Exercise text:
((

Will Bougainville Reopen the Panguna Mine? – by Joshua Mcdonald (The Diplomat – November 22, 2019)

https://thediplomat.com/

With an independence referendum on the horizon, reopening the Panguna mine offers both attractive opportunities and terrible consequences.

The Panguna mine on the Pacific island of Bougainville is one of the largest copper and gold deposits in the world. The mine was also at the center of a decade-long civil war fought between the Bougainville Revolutionary Army and the Papua New Guinea Defense Force in the 1990s. The conflict cost as many as 15,000 lives and displaced 40,000 of the island’s 200,000 inhabitants.

Before the war, the Panguna mine generated more than $1 billion in national tax revenue and accounted for about 45 percent of Papua New Guinea’s total exports, 17 percent of its internal revenue, and 12 percent of its gross domestic product. It essentially paved the way for the nation’s transition to independence from Australia.

But Panguna landowners and local employees — angered by the environmental destruction from the operation, poor wages, and unfair distribution of revenue (less than 1 percent of profits were reinvested in Bougainville) — eventually took up arms.

In 1988, landowners led by Francis Ona broke into storerooms at the mine, stole explosives, and blew up Panguna’s power lines. In response, Papua New Guinea (PNG) sent in the military. Soldiers burned down villages, executed collaborators, and raped with impunity. When that failed to crush the resistance, PNG, with the support of Australia, enforced a naval blockade cutting the island off from the rest of the world.

When that, too, failed the government hired a U.K.-based private military company to carry out its operations in Bougainville. The Sandline affair, as it came to be known, was eventually leaked in the Australian media – first there was a public outrage, and then came the resignation of then-PNG Prime Minister Julius Chan.

))

Goal of the exercise: From the Panguna mine article, write out the passage that opens with the words containing "When that, too, failed" and closes with "Minister Julius Chan.". Keep every word and punctuation mark unchanged.

Excerpted records:
((

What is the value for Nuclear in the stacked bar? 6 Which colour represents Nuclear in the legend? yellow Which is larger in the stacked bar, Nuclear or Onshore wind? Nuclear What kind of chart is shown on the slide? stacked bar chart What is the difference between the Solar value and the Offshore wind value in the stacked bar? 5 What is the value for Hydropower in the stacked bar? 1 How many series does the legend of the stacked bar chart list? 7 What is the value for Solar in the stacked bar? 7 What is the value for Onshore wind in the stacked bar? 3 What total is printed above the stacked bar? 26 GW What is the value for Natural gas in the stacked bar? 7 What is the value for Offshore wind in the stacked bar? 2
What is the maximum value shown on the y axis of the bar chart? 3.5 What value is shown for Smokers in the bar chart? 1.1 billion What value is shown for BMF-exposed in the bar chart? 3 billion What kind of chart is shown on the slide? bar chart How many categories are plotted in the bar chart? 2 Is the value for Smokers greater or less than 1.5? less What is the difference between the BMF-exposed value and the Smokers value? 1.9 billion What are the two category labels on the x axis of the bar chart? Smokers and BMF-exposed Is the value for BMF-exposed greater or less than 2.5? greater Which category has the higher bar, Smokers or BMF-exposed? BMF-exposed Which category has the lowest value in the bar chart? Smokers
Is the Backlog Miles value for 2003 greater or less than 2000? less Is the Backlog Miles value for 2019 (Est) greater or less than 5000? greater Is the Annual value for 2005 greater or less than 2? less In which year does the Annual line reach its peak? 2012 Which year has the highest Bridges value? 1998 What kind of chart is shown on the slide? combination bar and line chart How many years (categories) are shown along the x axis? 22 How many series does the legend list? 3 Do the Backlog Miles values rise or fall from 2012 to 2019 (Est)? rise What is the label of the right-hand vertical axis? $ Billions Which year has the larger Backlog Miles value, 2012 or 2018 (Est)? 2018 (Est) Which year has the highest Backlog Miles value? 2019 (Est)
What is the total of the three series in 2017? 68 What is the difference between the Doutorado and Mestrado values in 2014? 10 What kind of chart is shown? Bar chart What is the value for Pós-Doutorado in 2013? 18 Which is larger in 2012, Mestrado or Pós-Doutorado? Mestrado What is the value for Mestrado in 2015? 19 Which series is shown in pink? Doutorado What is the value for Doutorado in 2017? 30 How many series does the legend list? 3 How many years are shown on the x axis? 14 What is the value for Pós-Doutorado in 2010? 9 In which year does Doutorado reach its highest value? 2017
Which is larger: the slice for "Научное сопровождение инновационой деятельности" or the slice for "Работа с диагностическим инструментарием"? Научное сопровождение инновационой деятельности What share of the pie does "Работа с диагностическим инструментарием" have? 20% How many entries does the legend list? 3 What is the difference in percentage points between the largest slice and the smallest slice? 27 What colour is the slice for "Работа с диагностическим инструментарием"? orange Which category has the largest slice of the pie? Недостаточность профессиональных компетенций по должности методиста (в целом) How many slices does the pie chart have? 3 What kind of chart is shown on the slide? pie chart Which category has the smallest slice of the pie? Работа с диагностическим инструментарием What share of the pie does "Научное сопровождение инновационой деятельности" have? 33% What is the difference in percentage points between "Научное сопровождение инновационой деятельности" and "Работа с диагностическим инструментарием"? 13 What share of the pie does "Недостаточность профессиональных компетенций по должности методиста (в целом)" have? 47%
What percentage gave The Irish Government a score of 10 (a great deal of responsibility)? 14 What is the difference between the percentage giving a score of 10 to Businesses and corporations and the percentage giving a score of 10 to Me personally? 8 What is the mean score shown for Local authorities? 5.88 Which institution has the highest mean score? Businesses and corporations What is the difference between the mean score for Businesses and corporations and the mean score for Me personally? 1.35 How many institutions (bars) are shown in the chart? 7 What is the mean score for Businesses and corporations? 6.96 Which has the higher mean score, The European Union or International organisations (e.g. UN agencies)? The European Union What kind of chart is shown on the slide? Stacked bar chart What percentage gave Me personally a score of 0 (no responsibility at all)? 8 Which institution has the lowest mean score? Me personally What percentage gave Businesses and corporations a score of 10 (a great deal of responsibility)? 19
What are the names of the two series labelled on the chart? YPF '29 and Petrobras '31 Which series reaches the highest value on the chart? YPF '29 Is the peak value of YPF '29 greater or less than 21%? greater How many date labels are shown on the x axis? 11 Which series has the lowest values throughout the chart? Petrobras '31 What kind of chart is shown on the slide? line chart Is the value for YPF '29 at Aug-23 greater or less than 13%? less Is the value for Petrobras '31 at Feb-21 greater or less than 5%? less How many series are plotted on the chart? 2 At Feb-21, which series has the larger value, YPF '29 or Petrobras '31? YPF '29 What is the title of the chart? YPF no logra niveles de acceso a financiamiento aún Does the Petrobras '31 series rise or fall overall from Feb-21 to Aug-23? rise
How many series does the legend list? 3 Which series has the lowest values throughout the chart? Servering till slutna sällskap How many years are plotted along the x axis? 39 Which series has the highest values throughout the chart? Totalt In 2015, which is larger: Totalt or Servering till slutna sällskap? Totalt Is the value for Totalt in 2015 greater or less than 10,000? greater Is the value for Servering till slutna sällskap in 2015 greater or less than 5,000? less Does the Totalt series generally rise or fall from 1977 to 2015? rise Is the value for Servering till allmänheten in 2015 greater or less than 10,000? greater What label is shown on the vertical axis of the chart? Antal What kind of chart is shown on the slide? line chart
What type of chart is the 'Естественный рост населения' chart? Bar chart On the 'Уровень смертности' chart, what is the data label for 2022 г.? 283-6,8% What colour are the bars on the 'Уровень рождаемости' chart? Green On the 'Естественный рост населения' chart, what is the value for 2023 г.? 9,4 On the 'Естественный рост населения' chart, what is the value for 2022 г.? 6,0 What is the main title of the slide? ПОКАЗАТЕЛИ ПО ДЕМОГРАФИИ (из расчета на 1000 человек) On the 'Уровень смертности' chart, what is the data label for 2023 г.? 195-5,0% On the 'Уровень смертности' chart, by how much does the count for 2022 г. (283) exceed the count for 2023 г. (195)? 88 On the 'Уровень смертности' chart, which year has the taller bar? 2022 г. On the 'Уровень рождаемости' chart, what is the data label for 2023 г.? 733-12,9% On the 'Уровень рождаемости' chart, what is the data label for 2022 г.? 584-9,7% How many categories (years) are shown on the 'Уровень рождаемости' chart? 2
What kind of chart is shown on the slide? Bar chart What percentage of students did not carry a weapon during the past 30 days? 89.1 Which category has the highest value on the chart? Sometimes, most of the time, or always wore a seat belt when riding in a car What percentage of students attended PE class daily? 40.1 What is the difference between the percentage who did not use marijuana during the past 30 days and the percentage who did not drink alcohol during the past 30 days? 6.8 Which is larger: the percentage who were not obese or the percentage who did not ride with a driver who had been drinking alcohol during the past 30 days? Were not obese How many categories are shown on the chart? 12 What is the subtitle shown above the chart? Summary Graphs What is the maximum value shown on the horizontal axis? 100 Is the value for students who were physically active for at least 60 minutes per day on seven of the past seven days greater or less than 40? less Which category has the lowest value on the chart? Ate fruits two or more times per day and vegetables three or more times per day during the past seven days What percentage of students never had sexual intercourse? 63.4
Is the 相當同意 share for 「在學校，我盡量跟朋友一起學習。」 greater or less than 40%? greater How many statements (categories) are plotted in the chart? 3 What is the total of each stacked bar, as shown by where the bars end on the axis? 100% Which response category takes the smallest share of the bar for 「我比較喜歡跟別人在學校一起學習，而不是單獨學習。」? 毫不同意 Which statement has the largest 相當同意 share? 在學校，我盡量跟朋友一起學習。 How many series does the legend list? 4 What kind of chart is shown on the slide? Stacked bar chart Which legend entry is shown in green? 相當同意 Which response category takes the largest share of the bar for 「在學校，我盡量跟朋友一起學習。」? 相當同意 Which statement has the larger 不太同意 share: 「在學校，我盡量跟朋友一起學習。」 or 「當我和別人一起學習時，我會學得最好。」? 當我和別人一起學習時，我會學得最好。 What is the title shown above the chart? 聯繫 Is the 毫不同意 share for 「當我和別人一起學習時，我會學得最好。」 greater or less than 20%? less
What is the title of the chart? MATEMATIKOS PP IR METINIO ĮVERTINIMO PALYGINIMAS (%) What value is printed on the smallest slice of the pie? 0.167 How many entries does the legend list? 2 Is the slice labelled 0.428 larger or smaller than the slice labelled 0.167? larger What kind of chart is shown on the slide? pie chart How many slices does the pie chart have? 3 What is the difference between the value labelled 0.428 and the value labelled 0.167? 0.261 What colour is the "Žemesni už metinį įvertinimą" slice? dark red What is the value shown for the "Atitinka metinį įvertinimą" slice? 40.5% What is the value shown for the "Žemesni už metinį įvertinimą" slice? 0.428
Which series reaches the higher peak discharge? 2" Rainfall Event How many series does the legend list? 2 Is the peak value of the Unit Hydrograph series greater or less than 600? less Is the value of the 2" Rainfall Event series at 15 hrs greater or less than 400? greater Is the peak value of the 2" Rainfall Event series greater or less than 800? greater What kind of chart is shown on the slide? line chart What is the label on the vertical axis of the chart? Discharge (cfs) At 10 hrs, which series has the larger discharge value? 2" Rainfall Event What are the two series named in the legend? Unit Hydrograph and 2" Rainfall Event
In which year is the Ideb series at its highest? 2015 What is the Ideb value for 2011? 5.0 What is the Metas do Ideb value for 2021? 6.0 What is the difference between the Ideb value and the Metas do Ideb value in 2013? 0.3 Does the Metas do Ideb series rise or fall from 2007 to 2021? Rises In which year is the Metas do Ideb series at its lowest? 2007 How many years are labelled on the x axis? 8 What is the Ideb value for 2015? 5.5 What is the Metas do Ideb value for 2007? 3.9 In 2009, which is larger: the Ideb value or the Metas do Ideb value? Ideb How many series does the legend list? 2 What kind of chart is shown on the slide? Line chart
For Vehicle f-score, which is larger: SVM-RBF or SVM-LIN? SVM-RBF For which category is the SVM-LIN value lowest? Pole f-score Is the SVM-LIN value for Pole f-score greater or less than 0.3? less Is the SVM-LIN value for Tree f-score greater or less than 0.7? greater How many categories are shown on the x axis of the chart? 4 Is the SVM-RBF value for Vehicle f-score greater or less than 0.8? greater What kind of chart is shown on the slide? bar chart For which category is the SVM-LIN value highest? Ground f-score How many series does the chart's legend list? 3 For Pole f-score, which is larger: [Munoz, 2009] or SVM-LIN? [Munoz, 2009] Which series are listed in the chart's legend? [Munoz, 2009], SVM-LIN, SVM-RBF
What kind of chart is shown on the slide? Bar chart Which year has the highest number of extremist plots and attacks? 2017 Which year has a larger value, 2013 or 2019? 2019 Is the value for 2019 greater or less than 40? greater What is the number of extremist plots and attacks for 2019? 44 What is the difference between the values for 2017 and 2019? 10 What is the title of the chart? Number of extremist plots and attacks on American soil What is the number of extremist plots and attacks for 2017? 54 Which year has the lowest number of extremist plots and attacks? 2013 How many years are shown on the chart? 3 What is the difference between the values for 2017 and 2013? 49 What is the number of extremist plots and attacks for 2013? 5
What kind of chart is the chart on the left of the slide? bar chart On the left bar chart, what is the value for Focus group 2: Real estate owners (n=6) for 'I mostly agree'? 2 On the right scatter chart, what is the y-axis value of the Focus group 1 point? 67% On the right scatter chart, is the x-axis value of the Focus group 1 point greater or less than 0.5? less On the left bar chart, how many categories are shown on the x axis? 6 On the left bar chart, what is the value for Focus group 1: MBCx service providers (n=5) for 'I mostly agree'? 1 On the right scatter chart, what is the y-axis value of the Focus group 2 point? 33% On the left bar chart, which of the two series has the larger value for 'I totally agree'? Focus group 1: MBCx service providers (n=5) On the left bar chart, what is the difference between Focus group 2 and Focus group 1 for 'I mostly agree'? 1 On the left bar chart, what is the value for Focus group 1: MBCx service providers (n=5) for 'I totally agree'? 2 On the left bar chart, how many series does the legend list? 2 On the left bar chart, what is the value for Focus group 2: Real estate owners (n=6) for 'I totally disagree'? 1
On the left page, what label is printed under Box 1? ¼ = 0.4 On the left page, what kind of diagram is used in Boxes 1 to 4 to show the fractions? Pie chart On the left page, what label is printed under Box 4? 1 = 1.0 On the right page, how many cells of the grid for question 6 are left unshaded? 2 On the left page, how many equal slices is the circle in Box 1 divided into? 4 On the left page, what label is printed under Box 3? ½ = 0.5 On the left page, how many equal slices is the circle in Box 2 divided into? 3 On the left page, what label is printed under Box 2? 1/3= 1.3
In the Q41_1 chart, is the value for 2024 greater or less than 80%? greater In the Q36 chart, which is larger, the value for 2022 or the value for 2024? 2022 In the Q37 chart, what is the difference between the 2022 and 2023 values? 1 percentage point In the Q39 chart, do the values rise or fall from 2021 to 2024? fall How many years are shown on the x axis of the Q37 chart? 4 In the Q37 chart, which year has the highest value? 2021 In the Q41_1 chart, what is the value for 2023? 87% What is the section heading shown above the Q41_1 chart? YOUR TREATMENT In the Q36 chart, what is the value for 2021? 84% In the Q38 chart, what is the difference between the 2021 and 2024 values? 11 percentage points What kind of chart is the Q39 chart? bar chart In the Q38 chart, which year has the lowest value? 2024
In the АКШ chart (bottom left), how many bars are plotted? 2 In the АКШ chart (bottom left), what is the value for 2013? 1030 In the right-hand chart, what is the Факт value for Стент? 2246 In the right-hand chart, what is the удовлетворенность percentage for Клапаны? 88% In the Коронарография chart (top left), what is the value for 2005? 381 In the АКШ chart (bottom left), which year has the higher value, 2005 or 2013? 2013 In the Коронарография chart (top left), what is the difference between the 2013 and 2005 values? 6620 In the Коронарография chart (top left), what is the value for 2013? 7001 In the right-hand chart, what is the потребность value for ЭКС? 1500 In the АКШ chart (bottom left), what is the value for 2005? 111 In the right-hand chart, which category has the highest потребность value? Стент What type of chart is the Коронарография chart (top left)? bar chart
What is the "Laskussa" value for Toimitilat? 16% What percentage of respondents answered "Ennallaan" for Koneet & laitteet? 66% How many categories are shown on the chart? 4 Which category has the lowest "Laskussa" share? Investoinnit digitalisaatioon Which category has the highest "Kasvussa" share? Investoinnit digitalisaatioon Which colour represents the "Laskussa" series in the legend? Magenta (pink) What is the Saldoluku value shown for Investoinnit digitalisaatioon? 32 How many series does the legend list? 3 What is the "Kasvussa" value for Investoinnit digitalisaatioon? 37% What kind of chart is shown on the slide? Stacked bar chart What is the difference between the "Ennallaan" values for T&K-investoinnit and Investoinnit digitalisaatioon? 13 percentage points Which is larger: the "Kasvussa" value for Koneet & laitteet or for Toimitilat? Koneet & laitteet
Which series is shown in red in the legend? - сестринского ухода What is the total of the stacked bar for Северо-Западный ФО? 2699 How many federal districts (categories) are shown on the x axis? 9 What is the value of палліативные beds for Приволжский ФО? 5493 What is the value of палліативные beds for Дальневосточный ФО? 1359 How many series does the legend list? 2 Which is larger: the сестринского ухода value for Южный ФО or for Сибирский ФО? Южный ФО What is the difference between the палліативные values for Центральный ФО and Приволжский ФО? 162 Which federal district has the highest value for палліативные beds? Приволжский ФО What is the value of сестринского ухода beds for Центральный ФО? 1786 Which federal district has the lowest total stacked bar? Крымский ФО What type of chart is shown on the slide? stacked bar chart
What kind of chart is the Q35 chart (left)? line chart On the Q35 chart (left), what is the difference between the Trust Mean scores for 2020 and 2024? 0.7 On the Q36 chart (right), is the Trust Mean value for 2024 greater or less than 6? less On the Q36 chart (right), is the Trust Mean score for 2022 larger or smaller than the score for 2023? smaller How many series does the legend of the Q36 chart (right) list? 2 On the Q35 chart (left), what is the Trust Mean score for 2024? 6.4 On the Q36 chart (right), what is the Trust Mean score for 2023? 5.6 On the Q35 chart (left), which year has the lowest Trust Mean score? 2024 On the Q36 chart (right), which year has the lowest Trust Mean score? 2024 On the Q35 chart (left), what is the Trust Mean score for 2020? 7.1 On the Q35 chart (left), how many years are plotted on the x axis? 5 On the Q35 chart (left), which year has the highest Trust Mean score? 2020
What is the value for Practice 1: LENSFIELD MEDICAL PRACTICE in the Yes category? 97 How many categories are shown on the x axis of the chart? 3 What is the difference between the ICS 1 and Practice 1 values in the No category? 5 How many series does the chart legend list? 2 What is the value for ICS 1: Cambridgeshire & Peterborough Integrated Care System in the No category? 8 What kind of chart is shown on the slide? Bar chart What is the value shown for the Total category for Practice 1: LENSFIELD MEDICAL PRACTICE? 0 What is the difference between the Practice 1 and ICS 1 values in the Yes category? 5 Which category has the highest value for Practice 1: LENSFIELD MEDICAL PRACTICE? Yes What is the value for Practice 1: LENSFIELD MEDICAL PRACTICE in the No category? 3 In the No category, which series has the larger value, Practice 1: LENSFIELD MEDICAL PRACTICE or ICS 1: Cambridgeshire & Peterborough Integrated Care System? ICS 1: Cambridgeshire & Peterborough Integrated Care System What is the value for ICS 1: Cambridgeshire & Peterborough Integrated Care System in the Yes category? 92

))

Reply to the task:
When that, too, failed the government hired a U.K.-based private military company to carry out its operations in Bougainville. The Sandline affair, as it came to be known, was eventually leaked in the Australian media – first there was a public outrage, and then came the resignation of then-PNG Prime Minister Julius Chan.